■ **Kaynak Metin**:
• • • • • • •

4-Simyacı (Paulo Coelho)
Türkiye’de çok popüler olan Simyacı, ölmeden okunması gereken kitaplar arasında yer alıyor. Mevlâna'nın ünlü Mesnevi’sinde yer alan küçük bir öyküden yola çıkarak kaleme alınan bir dünya klasiği. İspanya’dan kalkıp Mısır piramitlerinin eteklerinde hazinesini aramaya giden Endülüslü çoban Santiago'nun yaşam öyküsü olan Simyacı, bir yaşam ve ahlak kılavuzu olarak da dikkat çekiyor.

• • • • • • •

■ **Görev A**: Simyacı ile ilgili kaynak metinde "4-Simyacı (Paulo Coelho)" ile "da dikkat çekiyor." arasındaki kısmı, bu ifadeler de dahil olmak üzere, hiç değiştirmeden yazdırın.
■ **Görev B**: Simyacı hakkındaki kaynak metinde geçen "Türkiye’de çok popüler olan Simyacı, ölmeden okunması gereken kitaplar arasında yer alıyor." cümlesini İngilizceye çevirin.
■ **Görev C**: Simyacı hakkındaki kaynak metnin son cümlesinden sonrasını siz yazın.

• • • • • • •

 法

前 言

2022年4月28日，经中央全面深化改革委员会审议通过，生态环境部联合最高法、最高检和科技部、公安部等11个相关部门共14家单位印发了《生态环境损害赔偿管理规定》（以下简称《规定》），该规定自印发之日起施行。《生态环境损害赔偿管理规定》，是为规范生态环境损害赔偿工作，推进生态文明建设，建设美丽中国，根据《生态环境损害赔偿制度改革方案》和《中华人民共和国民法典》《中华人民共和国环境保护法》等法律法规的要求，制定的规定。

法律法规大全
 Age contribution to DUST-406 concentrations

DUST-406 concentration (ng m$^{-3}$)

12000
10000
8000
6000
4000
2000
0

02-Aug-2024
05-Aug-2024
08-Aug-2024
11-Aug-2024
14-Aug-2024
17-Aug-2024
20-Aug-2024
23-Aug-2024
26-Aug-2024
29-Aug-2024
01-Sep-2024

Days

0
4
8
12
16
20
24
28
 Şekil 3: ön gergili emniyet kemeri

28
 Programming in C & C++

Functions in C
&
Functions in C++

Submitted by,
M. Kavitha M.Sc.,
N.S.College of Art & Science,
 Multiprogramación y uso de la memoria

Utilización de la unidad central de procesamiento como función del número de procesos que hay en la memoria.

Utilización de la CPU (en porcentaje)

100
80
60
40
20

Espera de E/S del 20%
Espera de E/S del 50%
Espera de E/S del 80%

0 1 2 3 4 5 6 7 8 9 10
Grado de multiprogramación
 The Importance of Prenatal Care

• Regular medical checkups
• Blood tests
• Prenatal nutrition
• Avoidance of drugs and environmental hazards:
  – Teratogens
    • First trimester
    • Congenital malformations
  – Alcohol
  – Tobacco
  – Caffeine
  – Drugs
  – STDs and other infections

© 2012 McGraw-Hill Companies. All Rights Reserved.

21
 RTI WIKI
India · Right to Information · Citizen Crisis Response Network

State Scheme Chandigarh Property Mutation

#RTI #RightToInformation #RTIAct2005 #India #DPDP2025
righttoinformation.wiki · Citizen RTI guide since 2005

• • • • • • •

■ **Yanıt A**:
4-Simyacı (Paulo Coelho)
Türkiye’de çok popüler olan Simyacı, ölmeden okunması gereken kitaplar arasında yer alıyor. Mevlâna'nın ünlü Mesnevi’sinde yer alan küçük bir öyküden yola çıkarak kaleme alınan bir dünya klasiği. İspanya’dan kalkıp Mısır piramitlerinin eteklerinde hazinesini aramaya giden Endülüslü çoban Santiago'nun yaşam öyküsü olan Simyacı, bir yaşam ve ahlak kılavuzu olarak da dikkat çekiyor.

■ **Yanıt B**: Very popular in Turkey, The Alchemist is among the books that must be read before one dies.

■ **Yanıt C**:
Paul Coelhe kimdir? 1947 Yılının 24 Ağustos’unda Brezilya’nın Rio de Janerio kentinde doğan yazar, üçüncü kitabı olan Simyacı Coelho’nun önemli çağdaş yazarlardan biri olmasını sağladı ve 1988 yılında yayımlandı. Gabriel Garcia Marquez’den sonra en çok okunan Latin Amerikalı yazarın Simyacı kitabı 42 ülkede yayınlanarak 26 dile çevrildi. Ülkesinde yoksul çocuklara ve yaşlılara yardım etmek adına Paulo Coelho Enstitüsü’nü kuran, 2002 Yılında Brezilya Edebiyat Akedemisi’ne kabul edilen yazar, haftalık köşe yazıları da yazıyor.
5-Fareler ve İnsanlar (John Steinbeck)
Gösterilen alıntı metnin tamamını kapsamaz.